The operating theory now is that the Dodgers are doomed because they are down 2-0, used their best two pitchers (Clayton Kershaw and Zack Greinke) and now have to face the Cardinals best pitcher, Adam Wainwright, while the Dodgers have to counter with Hyun-Jin Ryu, who lasted just three innings in his only playoff start.

And the Dodgers will probably be without the services of Hanley Ramirez, who ended up with a bruised rib cage after getting hit by a pitch by Cardinals pitcher Joe Kelly in the first inning of Game 1. And Andre Ethier may not be able to start as he nurses a variety of leg injuries.

Before the series started, the national media jumped on the matchup between the big payroll Dodgers (2nd in the majors behind the Yankees at around $216 million) and the not so big Cardinals (11th at $115 million). The St. Louis Post-Dispatch ran a cartoon accompanying its NLCS preview showing a stern cardinal waving a disapproving finger at a Mr. Moneybags type with a Dodgers logo on his top hat.

I know that cardinals are not indigenous to California, but I'm pretty sure that they don't have fingers. And I'm also pretty sure that Mark Walter doesn't wear a top hat with a Dodgers logo on it.
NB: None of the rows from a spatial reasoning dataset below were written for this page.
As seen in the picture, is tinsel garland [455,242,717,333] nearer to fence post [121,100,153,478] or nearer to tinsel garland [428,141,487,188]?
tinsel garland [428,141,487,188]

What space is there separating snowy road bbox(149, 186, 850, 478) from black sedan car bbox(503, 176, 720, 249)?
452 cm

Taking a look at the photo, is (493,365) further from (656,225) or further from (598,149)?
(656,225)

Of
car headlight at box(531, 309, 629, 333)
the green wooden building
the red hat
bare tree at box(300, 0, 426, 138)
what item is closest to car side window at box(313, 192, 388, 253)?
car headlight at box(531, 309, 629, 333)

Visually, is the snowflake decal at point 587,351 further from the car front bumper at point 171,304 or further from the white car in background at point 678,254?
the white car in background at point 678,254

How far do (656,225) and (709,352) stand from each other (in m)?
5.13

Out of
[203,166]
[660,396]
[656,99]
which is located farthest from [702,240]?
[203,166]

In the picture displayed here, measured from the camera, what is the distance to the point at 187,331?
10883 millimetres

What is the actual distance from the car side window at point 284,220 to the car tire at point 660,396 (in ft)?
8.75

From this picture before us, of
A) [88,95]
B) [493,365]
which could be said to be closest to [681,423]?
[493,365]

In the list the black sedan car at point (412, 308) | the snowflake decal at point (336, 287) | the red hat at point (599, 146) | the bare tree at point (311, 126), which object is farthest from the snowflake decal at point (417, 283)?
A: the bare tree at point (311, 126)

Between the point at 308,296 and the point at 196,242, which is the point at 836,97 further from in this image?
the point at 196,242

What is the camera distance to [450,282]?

Or a morning coat with tails to baseball games, although in older days I could imagine Danny Goodman creating something like that to sell to wear to games. "Hey kids, come on out to Dodger Stadium for Top Hat Night! Kids 14 and under will get a Dodger Blue Top Hat."
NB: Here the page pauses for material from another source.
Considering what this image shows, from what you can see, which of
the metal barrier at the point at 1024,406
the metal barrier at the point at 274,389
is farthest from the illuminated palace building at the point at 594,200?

Also before the series, Washington Post columnist Thomas Boswell wrote either an incredibly unfunny parody column or actually believed what he wrote in his comparison between the Dodgers and Cardinals.
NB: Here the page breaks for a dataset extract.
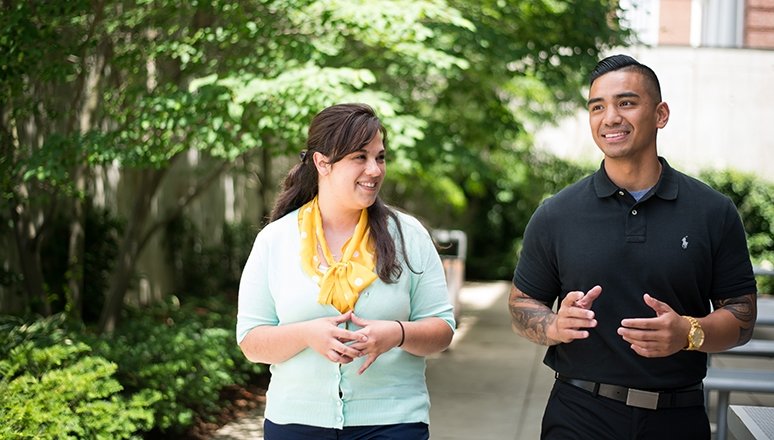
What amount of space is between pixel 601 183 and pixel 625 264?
29cm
When the Dodgers meet the Cardinals on Friday with the Gateway Arch framed in center field to start the National League Championship Series, we'll see a clash of baseball worldviews and a collision of regional cultures, too.

The Cards have always hugged Midwest virtues while the Dodgers loved movie stars in the box seats and star power on the field. But this year both teams are such extreme versions of their traditional selves it's just delicious.

For generations, the Cards have believed in hitting the cutoff man or going to bed without supper. Yasiel Puig thinks the cutoff man is there to give him a good sight line on his actual target, a 100-yard heave to third base or home on the fly to showcase his hose. Other runners? What about 'em?


The TBS broadcast has been hammering home "the Cardinal Way." Even going as far to point out that when three Cardinal relievers were doing stretching exercises in unison in the bullpen, it was part of "the Cardinal Way."

Bob Nightengale of USA Today opined that the Dodgers are regretting that they passed on a change to draft the Cardinals Game 2 starter, Michael Wacha, in the first round of the 2012 draft. Because, as you know, most teams make draft picks based on which ones they don't want to face in the playoffs the next season. Or perhaps they try to take a long term view. (The first player from the 2012 draft to appears in the major leagues was the Dodgers 2nd round pick, Paco Rodriguez, who was left off the NLCS roster after his performance declined sharply in recently weeks.)

Another narrative is that Dodgers rookie Yasiel Puig is now a hopeless case at the plate, going 0 for 10 in the first two games. This 0 for 10 stretch came right after another playoff series in which Puig was 8 for 17. Hopelessness is apparently a rapidly spreading disease.

Having a pessimistic view of the Dodgers chances of winning the NLCS is in order. However, the differences between the Cardinals and Dodgers remain razor thin. Ryu pitched well in his one start against the Cardinals this year. But that was in a time when the narrative was that the Dodgers were unstoppable.

And now the narrative has changed. The storyline is that the free spending Dodgers can't buy their way out of their problems. If they only followed The Cardinal Way, they would get more hits with runners in scoring position. But they don't. And so the end is near.

Unless the Dodgers win Monday. Then we can look for a new one.